Fast alles hat sich verschlechtert. Unter Saddam hat die Bevölkerung versucht, an der Diktatur vorbei zu leben. Jetzt haben die Iraker eine Regierung, von der sich die Mehrheit nicht mehr vertreten fühlt. Und sie haben eine amerikanische und letztlich auch eine iranische Besatzung im Land.
Niemand wird bestreiten, dass es im Irak chaotisch und brutal zugeht. Aber ist die Möglichkeit der freien Wahl nicht ein kleiner Fortschritt in Richtung Menschenrechte?
Die Tatsache, dass die Iraker alle paar Jahre unter massivem Polizeischutz irgendwo einen Zettel reinwerfen und eine Liste wählen dürfen, deren Namen sie nicht kennen, nützt ihnen kaum.
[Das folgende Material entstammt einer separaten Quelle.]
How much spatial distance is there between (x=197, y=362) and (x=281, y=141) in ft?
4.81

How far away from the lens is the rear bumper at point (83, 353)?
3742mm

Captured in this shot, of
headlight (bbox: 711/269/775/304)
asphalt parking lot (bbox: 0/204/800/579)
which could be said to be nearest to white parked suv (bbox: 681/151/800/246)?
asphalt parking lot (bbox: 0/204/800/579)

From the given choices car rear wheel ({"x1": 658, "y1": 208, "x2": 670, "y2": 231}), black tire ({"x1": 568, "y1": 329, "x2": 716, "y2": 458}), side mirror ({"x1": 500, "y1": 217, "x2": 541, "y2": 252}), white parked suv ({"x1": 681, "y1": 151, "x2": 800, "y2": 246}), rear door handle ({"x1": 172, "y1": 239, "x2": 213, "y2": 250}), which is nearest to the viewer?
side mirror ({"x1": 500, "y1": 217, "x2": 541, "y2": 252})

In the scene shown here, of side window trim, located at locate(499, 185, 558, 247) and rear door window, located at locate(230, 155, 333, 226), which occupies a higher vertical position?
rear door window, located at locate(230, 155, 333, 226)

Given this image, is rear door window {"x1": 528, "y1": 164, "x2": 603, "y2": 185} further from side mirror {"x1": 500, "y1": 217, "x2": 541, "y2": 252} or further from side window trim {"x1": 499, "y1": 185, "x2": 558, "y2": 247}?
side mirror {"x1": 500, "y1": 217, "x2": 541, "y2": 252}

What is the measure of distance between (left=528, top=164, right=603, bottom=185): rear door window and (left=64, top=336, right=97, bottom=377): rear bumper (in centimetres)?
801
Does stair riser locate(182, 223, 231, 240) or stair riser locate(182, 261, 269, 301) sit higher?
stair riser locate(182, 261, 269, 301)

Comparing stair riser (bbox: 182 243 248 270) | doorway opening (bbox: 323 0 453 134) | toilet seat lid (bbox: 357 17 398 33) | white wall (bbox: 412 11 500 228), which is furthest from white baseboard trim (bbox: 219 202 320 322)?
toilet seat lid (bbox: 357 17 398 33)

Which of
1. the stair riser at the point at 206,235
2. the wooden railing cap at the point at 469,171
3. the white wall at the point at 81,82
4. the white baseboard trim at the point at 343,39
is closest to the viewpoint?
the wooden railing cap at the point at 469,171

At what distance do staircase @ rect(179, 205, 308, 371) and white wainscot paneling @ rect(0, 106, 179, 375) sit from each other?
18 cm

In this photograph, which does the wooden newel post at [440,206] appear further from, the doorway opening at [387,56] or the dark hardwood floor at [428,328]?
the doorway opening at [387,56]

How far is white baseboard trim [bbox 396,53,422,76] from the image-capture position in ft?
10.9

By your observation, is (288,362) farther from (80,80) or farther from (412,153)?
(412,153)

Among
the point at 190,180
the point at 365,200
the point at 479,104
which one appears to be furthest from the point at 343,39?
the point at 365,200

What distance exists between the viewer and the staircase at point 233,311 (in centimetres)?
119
Es gibt heute weniger Medikamente als vor dem völkerrechtswidrigen Krieg der USA, weniger sauberes Wasser, weniger nahrhaftes Essen, und in den meisten Regionen des Iraks gibt es keine Sicherheit mehr. Wer seine Kinder durch amerikanische Bomben verloren hat, sagt nicht: "Danke, dafür darf ich jetzt wählen."
Sechzig Jahre Menschenrechte - ein gebrochenes Versprechen?
Dem US-Präsidenten ging es nie um Menschenrechte. Das wichtigste Menschenrecht hat das Christentum erkämpft: Die Würde jedes Menschen, auch des Ärmsten. Gegen dieses Menschenrecht hat die amerikanische Besatzung permanent verstoßen. Sie hat die Iraker wie Tiere behandelt, nackte Männer von Frauen durch Gefängnisse schleifen lassen und Pyramiden aus Menschenleibern gebaut. Schlimmer kann man die Menschenwürde nicht missachten.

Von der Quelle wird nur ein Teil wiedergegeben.